Whenever a cell replicates, DNA suffers about 10 double-strand breaks, which means that both its strands are snapped. These strands spiral against each other to create the famous, double-helix appearance that DNA has. Experts now find out how these accidents are repaired. The damage is caused by a multitude of factors, including internal ones such as elevated concentrations of free radicals and external ones such as radiation we are exposed to every day. The high rate of damage means that cell multiplication would soon become unfeasible.
The double-strand breaks are very dangerous because they can trigger dangerous gene mutations, of the type that underlie the development of cancer and infertility, among other serious medical conditions.
As such, the only way to accurately multiply a cell is to have a prompt, precise DNA repair mechanism in place. In the new study, conducted by US Department of Energy (DOE) experts, the processes through which these mechanisms operate were surveyed in great detail.
Experts from the
Lawrence Berkeley National Laboratory (Berkeley Lab) used cell lines derived from the Drosophila melanogaster fruit fly for the new work. The process they discovered underlying the precise DNA-repair mechanism is both dramatic and entirely new.
Focus was placed on a type of strands called heterochromatin. They are a type of chromatin, the main element making up chromosomes. According to experts, heterochromatin makes up about a third of all chromatin in humans and fruit flies alike.
The repair process happens gradually, in a series of steps, but the succession of these steps is extremely rapid and precise, the Berkeley Lab team explains.
“Heterochromatin poses more of a problem for DNA repair than euchromatin. It has lots of short sequences – many of them only about five base-pairs each – which are repeated millions of times,” explains Berkeley Lab Life Sciences Division expert Gary Karpen
He and his research group were the ones who managed to discover the new repair mechanism.

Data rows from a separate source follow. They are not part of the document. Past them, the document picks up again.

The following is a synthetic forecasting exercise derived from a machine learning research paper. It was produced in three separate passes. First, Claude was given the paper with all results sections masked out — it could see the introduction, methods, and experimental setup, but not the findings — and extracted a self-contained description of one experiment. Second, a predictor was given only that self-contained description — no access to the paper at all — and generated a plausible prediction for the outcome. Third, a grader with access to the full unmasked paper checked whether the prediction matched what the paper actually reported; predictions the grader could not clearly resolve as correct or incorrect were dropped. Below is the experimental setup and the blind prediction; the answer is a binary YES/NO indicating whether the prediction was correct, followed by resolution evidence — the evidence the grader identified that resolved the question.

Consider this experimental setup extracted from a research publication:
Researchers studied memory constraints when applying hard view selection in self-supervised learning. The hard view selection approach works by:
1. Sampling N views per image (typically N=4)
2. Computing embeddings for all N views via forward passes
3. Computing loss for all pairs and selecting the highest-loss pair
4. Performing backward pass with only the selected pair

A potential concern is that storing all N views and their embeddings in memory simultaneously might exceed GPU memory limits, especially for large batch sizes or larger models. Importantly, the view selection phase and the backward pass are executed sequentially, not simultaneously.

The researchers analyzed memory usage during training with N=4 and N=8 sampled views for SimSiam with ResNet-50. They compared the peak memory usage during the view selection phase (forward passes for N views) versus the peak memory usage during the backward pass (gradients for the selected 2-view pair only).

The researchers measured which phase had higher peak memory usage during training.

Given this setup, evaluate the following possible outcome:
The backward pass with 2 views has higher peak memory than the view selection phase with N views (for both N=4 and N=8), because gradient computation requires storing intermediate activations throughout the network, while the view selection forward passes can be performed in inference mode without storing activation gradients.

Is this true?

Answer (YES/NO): YES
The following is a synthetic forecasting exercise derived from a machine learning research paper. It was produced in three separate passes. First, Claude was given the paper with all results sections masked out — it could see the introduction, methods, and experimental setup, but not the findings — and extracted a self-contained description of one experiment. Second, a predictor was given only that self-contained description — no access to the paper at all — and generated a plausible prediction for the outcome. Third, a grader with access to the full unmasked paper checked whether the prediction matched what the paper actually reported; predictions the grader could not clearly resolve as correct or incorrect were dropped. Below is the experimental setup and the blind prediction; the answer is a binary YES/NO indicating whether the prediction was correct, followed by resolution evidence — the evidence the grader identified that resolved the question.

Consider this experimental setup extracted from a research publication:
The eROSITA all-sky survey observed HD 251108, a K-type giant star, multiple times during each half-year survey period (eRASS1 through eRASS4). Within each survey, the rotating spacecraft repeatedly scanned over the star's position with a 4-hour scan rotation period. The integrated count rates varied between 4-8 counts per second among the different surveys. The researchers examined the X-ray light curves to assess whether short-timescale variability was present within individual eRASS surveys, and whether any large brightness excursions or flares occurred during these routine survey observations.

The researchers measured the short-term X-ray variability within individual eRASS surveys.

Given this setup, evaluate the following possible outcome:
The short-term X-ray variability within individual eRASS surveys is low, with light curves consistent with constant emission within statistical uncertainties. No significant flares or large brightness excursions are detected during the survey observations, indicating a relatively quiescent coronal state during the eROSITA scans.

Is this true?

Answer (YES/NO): NO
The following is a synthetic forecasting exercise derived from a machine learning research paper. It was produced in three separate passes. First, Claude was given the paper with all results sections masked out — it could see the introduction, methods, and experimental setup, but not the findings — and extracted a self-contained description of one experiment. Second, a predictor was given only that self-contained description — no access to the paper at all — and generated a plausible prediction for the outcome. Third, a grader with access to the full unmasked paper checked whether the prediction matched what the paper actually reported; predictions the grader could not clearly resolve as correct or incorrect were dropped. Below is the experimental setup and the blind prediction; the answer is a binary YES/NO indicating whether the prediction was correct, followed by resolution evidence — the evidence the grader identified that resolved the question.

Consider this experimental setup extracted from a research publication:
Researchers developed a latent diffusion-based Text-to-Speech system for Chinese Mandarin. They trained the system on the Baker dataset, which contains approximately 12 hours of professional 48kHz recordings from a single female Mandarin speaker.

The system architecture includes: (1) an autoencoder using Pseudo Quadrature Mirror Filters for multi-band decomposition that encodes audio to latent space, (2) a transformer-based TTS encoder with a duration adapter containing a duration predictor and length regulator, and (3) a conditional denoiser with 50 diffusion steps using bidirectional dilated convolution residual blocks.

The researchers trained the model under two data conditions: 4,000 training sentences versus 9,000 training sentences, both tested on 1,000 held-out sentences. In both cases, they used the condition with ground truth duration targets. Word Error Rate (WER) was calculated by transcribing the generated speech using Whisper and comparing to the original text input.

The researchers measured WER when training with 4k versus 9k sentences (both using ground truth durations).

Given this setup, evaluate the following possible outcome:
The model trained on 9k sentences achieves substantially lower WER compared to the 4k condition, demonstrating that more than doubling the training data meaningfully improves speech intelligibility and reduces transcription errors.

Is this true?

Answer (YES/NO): YES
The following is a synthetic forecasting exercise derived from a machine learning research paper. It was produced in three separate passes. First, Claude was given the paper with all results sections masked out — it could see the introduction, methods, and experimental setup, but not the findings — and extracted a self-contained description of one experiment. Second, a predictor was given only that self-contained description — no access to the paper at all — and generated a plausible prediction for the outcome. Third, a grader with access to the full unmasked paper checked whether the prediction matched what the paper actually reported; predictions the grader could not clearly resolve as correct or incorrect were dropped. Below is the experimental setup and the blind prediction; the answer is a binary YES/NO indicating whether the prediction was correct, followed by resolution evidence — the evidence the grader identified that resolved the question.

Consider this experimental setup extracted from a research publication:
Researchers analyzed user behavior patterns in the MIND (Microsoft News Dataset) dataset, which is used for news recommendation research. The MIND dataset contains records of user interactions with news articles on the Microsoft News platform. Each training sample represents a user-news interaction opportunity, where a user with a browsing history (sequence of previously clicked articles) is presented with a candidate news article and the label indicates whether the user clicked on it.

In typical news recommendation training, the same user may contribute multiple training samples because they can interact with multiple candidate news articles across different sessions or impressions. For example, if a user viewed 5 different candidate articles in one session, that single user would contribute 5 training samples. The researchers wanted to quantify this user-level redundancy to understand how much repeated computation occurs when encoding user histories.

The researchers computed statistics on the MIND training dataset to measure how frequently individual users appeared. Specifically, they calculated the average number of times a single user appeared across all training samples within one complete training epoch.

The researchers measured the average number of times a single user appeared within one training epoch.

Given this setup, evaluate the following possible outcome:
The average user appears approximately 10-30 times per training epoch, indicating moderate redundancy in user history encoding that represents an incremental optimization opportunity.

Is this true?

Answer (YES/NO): NO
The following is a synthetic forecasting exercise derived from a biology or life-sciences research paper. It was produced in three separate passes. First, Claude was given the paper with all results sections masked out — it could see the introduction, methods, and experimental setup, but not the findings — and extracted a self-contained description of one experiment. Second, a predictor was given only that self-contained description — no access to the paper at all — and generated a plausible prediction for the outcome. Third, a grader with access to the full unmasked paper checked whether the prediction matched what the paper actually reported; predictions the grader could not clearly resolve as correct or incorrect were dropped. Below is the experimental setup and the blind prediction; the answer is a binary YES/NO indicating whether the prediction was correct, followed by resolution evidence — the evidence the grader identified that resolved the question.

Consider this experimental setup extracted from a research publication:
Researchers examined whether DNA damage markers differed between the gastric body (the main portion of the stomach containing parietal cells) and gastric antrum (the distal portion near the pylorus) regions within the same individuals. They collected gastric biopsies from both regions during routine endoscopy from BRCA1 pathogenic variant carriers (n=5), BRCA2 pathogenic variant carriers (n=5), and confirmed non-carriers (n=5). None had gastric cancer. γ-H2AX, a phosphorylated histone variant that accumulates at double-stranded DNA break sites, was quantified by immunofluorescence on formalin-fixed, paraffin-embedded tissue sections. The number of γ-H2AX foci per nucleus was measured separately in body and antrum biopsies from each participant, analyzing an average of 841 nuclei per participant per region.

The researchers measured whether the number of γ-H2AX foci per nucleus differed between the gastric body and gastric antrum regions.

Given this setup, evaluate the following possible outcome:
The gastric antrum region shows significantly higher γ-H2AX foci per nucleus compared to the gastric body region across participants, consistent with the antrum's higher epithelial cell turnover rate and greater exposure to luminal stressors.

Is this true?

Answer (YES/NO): NO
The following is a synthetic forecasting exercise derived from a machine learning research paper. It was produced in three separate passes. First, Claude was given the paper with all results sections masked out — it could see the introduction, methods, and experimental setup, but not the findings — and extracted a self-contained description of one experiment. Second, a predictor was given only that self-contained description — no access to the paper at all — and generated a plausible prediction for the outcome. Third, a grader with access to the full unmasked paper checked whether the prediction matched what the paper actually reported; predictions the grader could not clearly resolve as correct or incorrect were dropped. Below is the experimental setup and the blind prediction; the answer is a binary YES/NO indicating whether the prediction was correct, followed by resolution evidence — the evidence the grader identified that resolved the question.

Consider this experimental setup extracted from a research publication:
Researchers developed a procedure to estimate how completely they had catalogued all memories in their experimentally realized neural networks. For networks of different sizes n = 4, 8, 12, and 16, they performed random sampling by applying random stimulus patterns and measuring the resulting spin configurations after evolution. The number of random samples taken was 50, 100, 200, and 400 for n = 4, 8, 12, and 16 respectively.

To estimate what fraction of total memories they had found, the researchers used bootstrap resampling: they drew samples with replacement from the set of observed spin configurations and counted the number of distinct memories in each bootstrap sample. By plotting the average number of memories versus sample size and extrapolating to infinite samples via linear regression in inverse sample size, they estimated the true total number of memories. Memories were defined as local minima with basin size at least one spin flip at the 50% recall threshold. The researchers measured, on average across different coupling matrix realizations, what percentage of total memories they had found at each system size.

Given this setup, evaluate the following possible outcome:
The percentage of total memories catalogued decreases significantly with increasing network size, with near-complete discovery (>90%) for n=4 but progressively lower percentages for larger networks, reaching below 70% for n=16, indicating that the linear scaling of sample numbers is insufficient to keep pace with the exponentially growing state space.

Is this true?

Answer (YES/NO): NO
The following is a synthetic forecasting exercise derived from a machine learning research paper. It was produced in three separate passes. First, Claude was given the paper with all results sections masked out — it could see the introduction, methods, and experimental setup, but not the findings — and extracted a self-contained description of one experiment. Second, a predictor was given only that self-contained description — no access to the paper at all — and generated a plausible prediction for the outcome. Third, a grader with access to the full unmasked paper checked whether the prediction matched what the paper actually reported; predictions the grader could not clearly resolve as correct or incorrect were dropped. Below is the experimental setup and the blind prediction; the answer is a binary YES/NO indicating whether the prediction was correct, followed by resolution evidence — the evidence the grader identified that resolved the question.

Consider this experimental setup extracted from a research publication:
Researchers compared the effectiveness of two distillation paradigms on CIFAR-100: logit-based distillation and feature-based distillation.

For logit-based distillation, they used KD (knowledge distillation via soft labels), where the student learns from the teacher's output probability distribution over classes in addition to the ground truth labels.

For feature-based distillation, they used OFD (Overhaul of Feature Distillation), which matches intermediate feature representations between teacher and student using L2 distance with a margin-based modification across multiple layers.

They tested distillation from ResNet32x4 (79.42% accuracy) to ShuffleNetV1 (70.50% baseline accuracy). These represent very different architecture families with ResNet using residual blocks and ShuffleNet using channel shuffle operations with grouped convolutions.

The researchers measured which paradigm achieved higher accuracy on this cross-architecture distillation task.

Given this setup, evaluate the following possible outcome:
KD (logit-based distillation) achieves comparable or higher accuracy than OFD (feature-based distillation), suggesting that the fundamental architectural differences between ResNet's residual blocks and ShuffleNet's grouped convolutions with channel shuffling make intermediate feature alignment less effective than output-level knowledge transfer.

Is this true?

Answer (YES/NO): NO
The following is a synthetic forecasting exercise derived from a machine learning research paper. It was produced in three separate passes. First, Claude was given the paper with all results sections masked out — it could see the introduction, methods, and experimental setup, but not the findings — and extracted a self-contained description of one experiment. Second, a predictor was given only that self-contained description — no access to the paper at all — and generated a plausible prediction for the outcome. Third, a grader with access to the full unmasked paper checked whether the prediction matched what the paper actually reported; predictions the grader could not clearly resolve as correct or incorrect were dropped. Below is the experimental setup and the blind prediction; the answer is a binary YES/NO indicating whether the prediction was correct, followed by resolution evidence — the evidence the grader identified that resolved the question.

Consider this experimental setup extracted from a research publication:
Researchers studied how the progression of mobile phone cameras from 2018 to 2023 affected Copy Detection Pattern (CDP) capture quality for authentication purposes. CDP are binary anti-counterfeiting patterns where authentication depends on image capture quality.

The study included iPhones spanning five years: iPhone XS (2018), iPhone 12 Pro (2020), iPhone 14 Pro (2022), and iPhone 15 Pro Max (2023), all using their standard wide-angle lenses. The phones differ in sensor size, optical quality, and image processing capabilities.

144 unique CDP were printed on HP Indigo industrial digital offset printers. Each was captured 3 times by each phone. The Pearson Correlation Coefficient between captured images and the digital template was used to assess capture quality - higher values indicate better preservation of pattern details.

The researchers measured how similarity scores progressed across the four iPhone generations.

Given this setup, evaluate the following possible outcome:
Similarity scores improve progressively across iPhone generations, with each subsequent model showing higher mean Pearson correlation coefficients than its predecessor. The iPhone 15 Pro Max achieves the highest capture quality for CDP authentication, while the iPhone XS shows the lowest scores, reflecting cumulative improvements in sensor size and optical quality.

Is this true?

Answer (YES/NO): NO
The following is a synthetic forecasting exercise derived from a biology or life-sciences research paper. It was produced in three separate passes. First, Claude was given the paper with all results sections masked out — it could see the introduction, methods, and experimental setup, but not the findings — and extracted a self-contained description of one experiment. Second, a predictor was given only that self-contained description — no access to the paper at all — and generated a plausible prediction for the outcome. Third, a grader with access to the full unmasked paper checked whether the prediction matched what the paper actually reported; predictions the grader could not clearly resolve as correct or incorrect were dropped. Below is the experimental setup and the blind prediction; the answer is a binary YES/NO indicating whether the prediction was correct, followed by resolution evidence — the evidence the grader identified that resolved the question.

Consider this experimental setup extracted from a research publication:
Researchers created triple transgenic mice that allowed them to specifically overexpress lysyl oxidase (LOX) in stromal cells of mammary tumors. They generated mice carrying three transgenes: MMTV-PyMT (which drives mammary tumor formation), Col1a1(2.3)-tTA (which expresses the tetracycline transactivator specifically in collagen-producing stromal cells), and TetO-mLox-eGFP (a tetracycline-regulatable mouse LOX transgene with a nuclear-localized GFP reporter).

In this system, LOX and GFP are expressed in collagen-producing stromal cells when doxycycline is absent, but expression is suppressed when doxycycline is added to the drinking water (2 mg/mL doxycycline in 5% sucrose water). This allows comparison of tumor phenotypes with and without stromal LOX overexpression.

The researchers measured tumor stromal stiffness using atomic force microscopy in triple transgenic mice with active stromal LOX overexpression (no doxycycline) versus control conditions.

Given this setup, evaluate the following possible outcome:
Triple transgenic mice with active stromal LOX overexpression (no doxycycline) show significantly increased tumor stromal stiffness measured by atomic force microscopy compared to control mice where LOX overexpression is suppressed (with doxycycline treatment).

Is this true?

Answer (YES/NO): YES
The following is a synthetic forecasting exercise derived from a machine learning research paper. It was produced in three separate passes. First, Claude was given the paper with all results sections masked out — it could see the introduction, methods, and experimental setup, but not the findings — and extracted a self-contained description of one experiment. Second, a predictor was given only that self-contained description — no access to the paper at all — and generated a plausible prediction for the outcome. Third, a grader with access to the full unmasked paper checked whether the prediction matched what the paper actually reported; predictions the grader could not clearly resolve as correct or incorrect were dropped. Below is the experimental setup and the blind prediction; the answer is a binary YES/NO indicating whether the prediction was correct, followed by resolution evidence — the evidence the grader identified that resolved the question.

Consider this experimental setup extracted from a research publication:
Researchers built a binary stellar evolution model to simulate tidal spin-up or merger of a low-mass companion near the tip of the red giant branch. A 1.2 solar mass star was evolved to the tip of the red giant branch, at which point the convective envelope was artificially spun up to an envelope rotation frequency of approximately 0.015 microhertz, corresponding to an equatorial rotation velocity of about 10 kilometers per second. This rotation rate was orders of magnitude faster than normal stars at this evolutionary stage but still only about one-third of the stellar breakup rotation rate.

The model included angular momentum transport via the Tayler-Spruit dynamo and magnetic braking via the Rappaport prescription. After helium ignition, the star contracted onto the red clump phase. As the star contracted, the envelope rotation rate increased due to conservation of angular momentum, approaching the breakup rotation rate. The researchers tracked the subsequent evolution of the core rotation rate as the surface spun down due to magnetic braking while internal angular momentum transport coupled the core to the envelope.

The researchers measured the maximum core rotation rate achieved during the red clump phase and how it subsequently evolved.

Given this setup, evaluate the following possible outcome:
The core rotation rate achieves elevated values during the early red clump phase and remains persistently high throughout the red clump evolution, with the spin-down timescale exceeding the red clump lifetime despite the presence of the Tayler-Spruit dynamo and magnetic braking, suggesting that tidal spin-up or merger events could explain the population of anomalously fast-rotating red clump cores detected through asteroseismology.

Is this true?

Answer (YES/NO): NO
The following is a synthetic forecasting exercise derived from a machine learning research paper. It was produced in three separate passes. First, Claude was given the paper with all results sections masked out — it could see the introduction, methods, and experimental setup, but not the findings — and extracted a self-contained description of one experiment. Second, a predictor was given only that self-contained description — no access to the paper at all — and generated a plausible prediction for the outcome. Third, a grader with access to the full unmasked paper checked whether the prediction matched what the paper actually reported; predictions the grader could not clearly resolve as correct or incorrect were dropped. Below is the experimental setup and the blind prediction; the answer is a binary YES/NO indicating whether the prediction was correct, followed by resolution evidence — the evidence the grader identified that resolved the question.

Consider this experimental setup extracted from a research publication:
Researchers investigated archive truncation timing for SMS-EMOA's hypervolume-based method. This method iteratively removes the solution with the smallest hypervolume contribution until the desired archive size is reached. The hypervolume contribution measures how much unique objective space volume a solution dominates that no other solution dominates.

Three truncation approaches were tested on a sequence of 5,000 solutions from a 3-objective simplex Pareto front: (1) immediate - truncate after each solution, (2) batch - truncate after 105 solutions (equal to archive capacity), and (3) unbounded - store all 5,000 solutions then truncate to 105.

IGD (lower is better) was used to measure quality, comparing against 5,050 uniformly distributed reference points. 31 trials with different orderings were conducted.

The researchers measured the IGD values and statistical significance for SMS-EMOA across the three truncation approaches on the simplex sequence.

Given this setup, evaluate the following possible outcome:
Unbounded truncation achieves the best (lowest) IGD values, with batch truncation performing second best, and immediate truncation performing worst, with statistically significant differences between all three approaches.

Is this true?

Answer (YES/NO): NO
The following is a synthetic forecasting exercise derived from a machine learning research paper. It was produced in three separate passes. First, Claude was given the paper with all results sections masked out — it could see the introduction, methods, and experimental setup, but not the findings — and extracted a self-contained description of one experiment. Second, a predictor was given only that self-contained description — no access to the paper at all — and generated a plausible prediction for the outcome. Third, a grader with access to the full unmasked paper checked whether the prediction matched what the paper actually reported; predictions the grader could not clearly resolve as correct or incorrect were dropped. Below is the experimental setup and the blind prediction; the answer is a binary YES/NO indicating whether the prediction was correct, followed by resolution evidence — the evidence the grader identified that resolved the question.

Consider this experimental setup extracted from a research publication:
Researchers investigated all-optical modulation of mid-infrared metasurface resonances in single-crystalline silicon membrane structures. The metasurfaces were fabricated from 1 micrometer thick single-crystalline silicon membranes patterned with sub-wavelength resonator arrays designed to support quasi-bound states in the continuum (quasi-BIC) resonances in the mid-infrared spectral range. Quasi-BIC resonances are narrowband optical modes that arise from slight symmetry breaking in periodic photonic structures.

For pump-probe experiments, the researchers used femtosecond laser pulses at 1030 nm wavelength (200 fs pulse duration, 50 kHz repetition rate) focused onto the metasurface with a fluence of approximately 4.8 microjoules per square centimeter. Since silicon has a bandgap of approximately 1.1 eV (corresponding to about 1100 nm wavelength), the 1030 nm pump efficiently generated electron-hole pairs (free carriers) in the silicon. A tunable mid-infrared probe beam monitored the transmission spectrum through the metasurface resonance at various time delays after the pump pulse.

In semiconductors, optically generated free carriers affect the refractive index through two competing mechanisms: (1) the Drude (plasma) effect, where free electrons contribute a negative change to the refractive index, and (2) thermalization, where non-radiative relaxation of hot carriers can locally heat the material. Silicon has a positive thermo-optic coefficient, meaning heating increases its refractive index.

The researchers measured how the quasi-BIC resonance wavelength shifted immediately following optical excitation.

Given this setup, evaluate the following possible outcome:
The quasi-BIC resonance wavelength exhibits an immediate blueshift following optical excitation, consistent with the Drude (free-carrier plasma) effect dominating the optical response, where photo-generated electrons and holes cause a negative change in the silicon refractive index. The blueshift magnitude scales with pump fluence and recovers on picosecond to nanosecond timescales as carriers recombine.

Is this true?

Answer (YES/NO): YES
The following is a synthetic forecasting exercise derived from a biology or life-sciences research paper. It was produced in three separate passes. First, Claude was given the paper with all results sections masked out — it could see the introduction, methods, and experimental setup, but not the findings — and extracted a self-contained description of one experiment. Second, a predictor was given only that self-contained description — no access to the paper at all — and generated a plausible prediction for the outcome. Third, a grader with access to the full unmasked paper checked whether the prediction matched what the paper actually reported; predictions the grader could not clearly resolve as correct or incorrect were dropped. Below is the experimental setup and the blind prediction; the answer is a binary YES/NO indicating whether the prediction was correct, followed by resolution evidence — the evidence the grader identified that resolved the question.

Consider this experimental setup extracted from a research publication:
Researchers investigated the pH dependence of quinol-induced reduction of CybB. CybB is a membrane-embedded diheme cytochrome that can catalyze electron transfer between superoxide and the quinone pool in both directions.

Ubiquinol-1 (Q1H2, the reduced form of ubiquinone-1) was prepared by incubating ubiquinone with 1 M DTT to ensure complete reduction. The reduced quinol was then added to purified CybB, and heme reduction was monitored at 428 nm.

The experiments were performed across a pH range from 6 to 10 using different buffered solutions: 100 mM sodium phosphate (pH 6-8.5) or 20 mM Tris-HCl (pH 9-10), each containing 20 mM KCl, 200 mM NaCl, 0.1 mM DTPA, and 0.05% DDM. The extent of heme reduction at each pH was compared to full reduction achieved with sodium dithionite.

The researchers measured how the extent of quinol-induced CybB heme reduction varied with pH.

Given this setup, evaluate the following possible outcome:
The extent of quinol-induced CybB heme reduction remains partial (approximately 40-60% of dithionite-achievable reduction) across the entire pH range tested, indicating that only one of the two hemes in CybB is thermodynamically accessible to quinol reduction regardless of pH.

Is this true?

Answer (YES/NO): NO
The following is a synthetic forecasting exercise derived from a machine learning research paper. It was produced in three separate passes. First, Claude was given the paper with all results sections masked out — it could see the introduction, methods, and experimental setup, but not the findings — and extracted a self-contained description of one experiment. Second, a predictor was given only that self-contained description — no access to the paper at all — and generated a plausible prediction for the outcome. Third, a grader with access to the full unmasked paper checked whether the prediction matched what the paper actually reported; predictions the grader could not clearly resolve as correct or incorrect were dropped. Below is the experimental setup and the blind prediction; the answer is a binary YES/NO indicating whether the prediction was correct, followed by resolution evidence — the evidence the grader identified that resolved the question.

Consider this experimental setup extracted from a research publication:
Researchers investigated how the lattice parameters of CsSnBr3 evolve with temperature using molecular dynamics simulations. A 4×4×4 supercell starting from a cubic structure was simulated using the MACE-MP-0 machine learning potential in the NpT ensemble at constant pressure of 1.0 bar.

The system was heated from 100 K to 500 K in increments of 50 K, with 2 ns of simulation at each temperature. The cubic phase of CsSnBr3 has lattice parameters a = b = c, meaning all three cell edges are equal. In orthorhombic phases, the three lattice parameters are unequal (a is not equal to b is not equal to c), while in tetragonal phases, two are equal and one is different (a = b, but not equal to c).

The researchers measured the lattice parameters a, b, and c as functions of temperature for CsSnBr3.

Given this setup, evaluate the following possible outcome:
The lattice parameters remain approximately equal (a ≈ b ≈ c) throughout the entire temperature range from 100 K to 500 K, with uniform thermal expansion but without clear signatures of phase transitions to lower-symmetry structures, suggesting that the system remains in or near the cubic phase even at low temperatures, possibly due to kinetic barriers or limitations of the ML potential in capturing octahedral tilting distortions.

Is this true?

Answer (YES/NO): NO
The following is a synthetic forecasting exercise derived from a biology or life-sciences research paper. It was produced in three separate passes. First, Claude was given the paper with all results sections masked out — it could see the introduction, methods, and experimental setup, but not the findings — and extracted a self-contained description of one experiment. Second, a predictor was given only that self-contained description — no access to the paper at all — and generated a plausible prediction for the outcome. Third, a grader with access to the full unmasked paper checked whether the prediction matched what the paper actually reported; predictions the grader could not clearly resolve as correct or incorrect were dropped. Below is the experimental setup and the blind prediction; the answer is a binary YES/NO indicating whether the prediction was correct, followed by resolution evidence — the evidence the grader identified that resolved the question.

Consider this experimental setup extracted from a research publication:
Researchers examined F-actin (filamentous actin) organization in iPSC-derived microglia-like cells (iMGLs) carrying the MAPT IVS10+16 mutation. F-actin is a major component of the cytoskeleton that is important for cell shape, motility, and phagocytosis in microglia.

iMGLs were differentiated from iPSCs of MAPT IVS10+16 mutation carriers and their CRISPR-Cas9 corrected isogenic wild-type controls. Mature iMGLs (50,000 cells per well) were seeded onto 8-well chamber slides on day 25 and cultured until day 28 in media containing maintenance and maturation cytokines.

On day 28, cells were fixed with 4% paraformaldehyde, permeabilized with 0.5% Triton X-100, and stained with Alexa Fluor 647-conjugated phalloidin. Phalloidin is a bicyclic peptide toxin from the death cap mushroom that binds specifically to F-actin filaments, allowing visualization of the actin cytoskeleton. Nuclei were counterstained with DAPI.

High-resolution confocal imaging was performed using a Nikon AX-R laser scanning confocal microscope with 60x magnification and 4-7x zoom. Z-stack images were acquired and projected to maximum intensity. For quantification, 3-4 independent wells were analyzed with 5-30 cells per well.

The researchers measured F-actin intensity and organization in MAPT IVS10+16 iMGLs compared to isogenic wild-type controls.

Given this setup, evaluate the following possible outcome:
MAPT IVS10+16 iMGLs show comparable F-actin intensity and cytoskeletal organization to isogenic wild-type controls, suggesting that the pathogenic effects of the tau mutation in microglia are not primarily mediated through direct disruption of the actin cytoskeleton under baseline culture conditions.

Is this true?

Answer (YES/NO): NO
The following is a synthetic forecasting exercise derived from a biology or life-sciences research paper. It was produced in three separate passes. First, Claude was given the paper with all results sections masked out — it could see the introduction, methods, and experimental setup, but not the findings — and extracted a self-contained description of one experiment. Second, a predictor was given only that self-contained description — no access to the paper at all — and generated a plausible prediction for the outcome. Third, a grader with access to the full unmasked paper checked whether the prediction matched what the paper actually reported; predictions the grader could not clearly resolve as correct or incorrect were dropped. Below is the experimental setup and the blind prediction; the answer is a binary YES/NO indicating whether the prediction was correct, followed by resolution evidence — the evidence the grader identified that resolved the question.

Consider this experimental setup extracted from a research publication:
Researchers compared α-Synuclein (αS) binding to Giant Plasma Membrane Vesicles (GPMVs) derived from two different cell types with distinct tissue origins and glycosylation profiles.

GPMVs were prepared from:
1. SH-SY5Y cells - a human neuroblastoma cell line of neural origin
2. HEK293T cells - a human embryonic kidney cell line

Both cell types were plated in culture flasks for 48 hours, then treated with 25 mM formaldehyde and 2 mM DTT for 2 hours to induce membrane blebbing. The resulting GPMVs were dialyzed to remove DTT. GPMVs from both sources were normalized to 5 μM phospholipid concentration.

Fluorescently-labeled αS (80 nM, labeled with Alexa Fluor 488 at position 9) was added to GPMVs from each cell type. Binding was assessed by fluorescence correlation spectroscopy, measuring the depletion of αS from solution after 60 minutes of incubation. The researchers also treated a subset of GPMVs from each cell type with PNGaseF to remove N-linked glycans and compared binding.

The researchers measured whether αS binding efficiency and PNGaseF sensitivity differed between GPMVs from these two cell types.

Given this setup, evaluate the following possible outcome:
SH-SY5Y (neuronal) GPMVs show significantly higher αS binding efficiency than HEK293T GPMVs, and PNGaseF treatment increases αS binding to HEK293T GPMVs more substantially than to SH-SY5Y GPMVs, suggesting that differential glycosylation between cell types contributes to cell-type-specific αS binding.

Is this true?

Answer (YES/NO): NO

“Repair of simple repeated sequences is particularly challenging,” adds Berkeley Lab scientist Irene Chiolo. She was the first author of a new study detailing the findings, which is published in the latest issue of the esteemed medical journal Cell.
“In the last 20 years researchers have found that the DNA for each chromosome occupies a separate domain in the nucleus, even when chromosomes are decondensed,” she adds.
“From these ‘chromosomal territories’ the DNA moves to accomplish certain functions, for example gene transcription, by going to where the proteins are. We now observe that similar movements occur even during DNA repair,” the expert concludes.